Doğan Avcıoğlu Üzerine...
Doğan Avcıoğlu'na göre, Türkiye'de doğru dürüst bir kapitalizm yoktu. İlk başlarda, ulusal ekonominin oluşması için, kapitalist üretim ilişkileri arasında yer alan bir ara model benimsenmişti. Ancak, devleti değil özel girişimi egemen kılan 1950'lerin anlayışıyla, yüksek üretim düzeyinde bir ulusal ekonomiye varmak olanaksızlaşmıştı. Bunun sonucunda işsizlik, açlık, çıplaklık, soğuk ve sefalet, sosyal yapı değişikliğini ve kent-köy ikileminin kalkmasını önlemişti. Atatürk devrimlerinin hedefi olan Batı uygarlığının temeli akılcı düşünce kitlelere yayılamamıştı. Yarı-feodal bir düzen egemendi ülkeye. Bunun çözümü, devletçilikteydi. Devletçilik,demokratik rejimin sadece bir biçimden ibaret kalmasını önleyecek, demokrasinin kitlelere malolmasını sağlayacak temel müdahale aracıydı. Planlı bir eğitim seferberliğine girişmek, Köy Enstitüleri'yle açılan yolu genişletmek, milyonlarca köylü ve işçi çocuğunu eğitim alanında ve ülke yönetiminde herkesle eşit olanaklara kavuşturmak, yetişkinlerin eğitimi yoluyla kitlelere yükselme fırsatı hazırlamak ancak bilinçli bir devletçilikle olasıydı. Sendikaların güçlendirilmesi, ağa'nın yerini örgütlenmiş çiftçinin ve kooperatifin almasını sağlayacak biçimde bir toprak reformunun gerçekleştirilmesi modern devletçiliğin ödeviydi. Bunlar da ancak devlet müdahalesi ile olurdu. Bunu somutlamak için, milliyetçi devrimciler ön planda rol oynamalıydı. Tanzimat'la birlikte, ülkenin yarı sömürge durumuna düşmesinden bu yana, bağımsız ve uygar bir vatan kurmak için milliyetçi devrimciler ön safta savaşmışlar, kahramanlık göstermişlerdi. Ama bağımsız ve uygar Türkiye ülküsüne hâlâ ulaşabilmiş değildik ve daha acısı, bugün böyle bir yolda değildik.
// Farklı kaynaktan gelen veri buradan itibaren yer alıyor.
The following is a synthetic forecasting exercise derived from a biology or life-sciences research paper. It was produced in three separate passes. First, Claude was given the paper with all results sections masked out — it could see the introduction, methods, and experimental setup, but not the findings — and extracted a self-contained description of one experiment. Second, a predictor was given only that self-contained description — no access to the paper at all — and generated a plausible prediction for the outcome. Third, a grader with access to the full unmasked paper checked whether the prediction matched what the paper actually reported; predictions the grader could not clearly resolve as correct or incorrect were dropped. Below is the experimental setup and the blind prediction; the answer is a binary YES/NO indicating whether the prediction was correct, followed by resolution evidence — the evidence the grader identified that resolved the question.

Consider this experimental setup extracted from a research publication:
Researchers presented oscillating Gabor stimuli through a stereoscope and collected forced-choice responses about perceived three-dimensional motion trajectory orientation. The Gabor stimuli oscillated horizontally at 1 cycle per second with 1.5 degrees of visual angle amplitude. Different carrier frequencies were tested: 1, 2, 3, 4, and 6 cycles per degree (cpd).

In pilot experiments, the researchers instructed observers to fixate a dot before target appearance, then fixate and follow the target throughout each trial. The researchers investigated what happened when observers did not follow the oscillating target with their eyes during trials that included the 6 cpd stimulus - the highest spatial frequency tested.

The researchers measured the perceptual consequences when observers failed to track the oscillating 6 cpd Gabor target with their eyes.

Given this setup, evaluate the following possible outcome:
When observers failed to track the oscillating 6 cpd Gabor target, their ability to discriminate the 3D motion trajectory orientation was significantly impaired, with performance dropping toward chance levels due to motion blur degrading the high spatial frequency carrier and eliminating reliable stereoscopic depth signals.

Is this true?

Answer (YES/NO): NO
Bunca söze karşın, Avcıoğlu'nun ne günün ekonomik politikasını nasıl çözümlediğini ne de yarına ilişkin ne önerdiğini anlayabilmiş değildim. Üstelik "milliyetçi devrimci" kavramını algılamakta da zorlanıyordum. "Anti-emperyalist" olunduğu için mi "milliyetçi" olunuyordu? "Anti-emperyalist" olunmadan "devrimci" olunabilir miydi? Ona karşı-devrimci denmez miydi? Dahası, şu "milliyetçi devrimci"lik sözü, bana Hitler'in "milliyetçi toplumculuk"unu çağrıştırıyor ve kavramı hiç beğenmiyordum. Acuner ile konuşmalarımızda "sonra ne olacak"a eğilen ben, Avcıoğlu'nda da "sonra"ya ilişkin somut bir işaret göremiyordum.